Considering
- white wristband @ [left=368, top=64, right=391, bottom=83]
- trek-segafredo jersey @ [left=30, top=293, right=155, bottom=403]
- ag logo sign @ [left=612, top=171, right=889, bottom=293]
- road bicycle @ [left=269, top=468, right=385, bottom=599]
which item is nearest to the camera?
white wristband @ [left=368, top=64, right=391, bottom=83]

WORK REQUIRED ▸
Rewrite the listing above with "road bicycle" changed to "racing bicycle" and everything else left as it is.

TASK RESPONSE ▸
Considering
- white wristband @ [left=368, top=64, right=391, bottom=83]
- trek-segafredo jersey @ [left=30, top=293, right=155, bottom=403]
- ag logo sign @ [left=612, top=171, right=889, bottom=293]
- racing bicycle @ [left=269, top=468, right=385, bottom=599]
which item is nearest to the camera?
white wristband @ [left=368, top=64, right=391, bottom=83]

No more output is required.